A "pauta verde" no Supremo Tribunal Federal, conjunto de sete ações sobre a blitz de Jair Bolsonaro contra o ambiente, já tomou quatro sessões do STF. Sobressaiu no palavrório a mentira do procurador-geral da República, Augusto Aras, na quinta-feira (7), sobre as ONGs no Brasil.
A famiglia do presidente e seguidores fanáticos propagam que organizações não governamentais ambientalistas defendem interesses internacionais na Amazônia, velha ideia fixa de milicos.

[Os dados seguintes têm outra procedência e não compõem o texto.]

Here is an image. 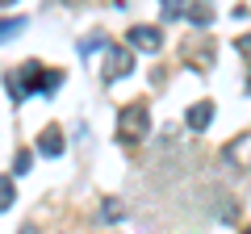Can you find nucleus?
<instances>
[{"mask_svg":"<svg viewBox=\"0 0 251 234\" xmlns=\"http://www.w3.org/2000/svg\"><path fill=\"white\" fill-rule=\"evenodd\" d=\"M29 167H34V155H29V151H21V155H17V163H13V171H17V176H25Z\"/></svg>","mask_w":251,"mask_h":234,"instance_id":"11","label":"nucleus"},{"mask_svg":"<svg viewBox=\"0 0 251 234\" xmlns=\"http://www.w3.org/2000/svg\"><path fill=\"white\" fill-rule=\"evenodd\" d=\"M126 42H130V50H147V54H151V50L163 46V34L155 25H134L130 34H126Z\"/></svg>","mask_w":251,"mask_h":234,"instance_id":"4","label":"nucleus"},{"mask_svg":"<svg viewBox=\"0 0 251 234\" xmlns=\"http://www.w3.org/2000/svg\"><path fill=\"white\" fill-rule=\"evenodd\" d=\"M130 71H134V54L126 50V46H105V67H100V80L113 84V80H122V75H130Z\"/></svg>","mask_w":251,"mask_h":234,"instance_id":"2","label":"nucleus"},{"mask_svg":"<svg viewBox=\"0 0 251 234\" xmlns=\"http://www.w3.org/2000/svg\"><path fill=\"white\" fill-rule=\"evenodd\" d=\"M147 130H151L147 105H126L122 113H117V138H122V142H138V138H147Z\"/></svg>","mask_w":251,"mask_h":234,"instance_id":"1","label":"nucleus"},{"mask_svg":"<svg viewBox=\"0 0 251 234\" xmlns=\"http://www.w3.org/2000/svg\"><path fill=\"white\" fill-rule=\"evenodd\" d=\"M159 9H163V17H168V21H176L180 13H184V0H159Z\"/></svg>","mask_w":251,"mask_h":234,"instance_id":"9","label":"nucleus"},{"mask_svg":"<svg viewBox=\"0 0 251 234\" xmlns=\"http://www.w3.org/2000/svg\"><path fill=\"white\" fill-rule=\"evenodd\" d=\"M188 21L197 29H209L214 25V4H209V0H193V4H188Z\"/></svg>","mask_w":251,"mask_h":234,"instance_id":"7","label":"nucleus"},{"mask_svg":"<svg viewBox=\"0 0 251 234\" xmlns=\"http://www.w3.org/2000/svg\"><path fill=\"white\" fill-rule=\"evenodd\" d=\"M234 50H239V54H243V59H251V34H243V38H239V42H234Z\"/></svg>","mask_w":251,"mask_h":234,"instance_id":"12","label":"nucleus"},{"mask_svg":"<svg viewBox=\"0 0 251 234\" xmlns=\"http://www.w3.org/2000/svg\"><path fill=\"white\" fill-rule=\"evenodd\" d=\"M38 151H42L46 159L63 155V130H59V126H46V130H42V138H38Z\"/></svg>","mask_w":251,"mask_h":234,"instance_id":"6","label":"nucleus"},{"mask_svg":"<svg viewBox=\"0 0 251 234\" xmlns=\"http://www.w3.org/2000/svg\"><path fill=\"white\" fill-rule=\"evenodd\" d=\"M72 4H80V0H72Z\"/></svg>","mask_w":251,"mask_h":234,"instance_id":"15","label":"nucleus"},{"mask_svg":"<svg viewBox=\"0 0 251 234\" xmlns=\"http://www.w3.org/2000/svg\"><path fill=\"white\" fill-rule=\"evenodd\" d=\"M21 29H25V17H9V21H0V42H9V38H17Z\"/></svg>","mask_w":251,"mask_h":234,"instance_id":"8","label":"nucleus"},{"mask_svg":"<svg viewBox=\"0 0 251 234\" xmlns=\"http://www.w3.org/2000/svg\"><path fill=\"white\" fill-rule=\"evenodd\" d=\"M0 4H4V9H9V4H17V0H0Z\"/></svg>","mask_w":251,"mask_h":234,"instance_id":"14","label":"nucleus"},{"mask_svg":"<svg viewBox=\"0 0 251 234\" xmlns=\"http://www.w3.org/2000/svg\"><path fill=\"white\" fill-rule=\"evenodd\" d=\"M222 159L230 163V167H251V130H243L234 142L222 146Z\"/></svg>","mask_w":251,"mask_h":234,"instance_id":"3","label":"nucleus"},{"mask_svg":"<svg viewBox=\"0 0 251 234\" xmlns=\"http://www.w3.org/2000/svg\"><path fill=\"white\" fill-rule=\"evenodd\" d=\"M184 121H188V130H205L209 121H214V105H209V100H197V105H188Z\"/></svg>","mask_w":251,"mask_h":234,"instance_id":"5","label":"nucleus"},{"mask_svg":"<svg viewBox=\"0 0 251 234\" xmlns=\"http://www.w3.org/2000/svg\"><path fill=\"white\" fill-rule=\"evenodd\" d=\"M13 205V180H0V213Z\"/></svg>","mask_w":251,"mask_h":234,"instance_id":"10","label":"nucleus"},{"mask_svg":"<svg viewBox=\"0 0 251 234\" xmlns=\"http://www.w3.org/2000/svg\"><path fill=\"white\" fill-rule=\"evenodd\" d=\"M117 217H122V205H117V201H109V205H105V222H117Z\"/></svg>","mask_w":251,"mask_h":234,"instance_id":"13","label":"nucleus"}]
</instances>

Nesse delírio da caserna, seriam a quinta coluna atuante para entregar o ouro e o nióbio das terras indígenas a estrangeiros.
Nada mais previsível, então, que mentir para exagerar a quantidade de inimigos na selva. Aras assim procedeu, na presença dos ministros, ao lançar mão de suposto "levantamento feito pela imprensa e órgãos oficiais".
"Importante registrar que devemos ter certas cautelas, não em particular com os ‘amici curiae’ que vêm a esta casa representando ONGs ambientalistas, mas não é despiciendo lembrar que há cinco anos [...] havia neste país 3.300 ONGs, 3.000 na Amazônia e 300 no resto do Brasil", meteu o chefe do Ministério Público Federal.
Deixo para o colega Sérgio Rodrigues pronunciar-se sobre o "despiciendo", ainda que ele não seja de gastar vela com mau defunto. Esta coluna trata de ciência e ambiente, e nos dois assuntos precisão e fonte de números são cruciais.
Não na sustentação do PGR, porém. Para bajular Bolsonaro, o procurador recusou todas as sete ações, inclusive uma movida por sua própria instituição. Aras não declinou a origem exata do dado usado para justificar não haver obrigação constitucional de manter ONGs no Fundo Nacional do Meio Ambiente.
Os argumentos jurídicos que precederam a informação fraudulenta ("fake news", na novilíngua das redes sociais) são até ponderáveis. O adendo ideológico e apócrifo, entretanto, não se sustenta.
Uma busca na rede com as cifras mencionadas rendeu a possível proveniência da inverdade, mesmo que em números discrepantes. Tomando as dores de Bolsonaro em bate-bocas com Emmanuel Macron, presidente da França, o embaixador naquele país, Luís Fernando Serra, saíra-se com esta em 2019:
"Dá para desconfiar que tem uma agenda escondida quando você vê 300 ONGs na Amazônia e zero no Nordeste. Por que 55 milhões de nordestinos não mereceram uma ONG, e os 25 milhões que moram na Amazônia mereceram 300?"
A leviandade que une os próceres do Itamaraty e do parquet (MPF) se desmascara ao buscar na internet os órgãos oficiais a que Aras aludiu sem consultar. Encontram-se logo dois levantamentos sobre ONGs, do IBGE e do Ipea; embora com dados incongruentes, nenhum deles confirma a invenção do procurador.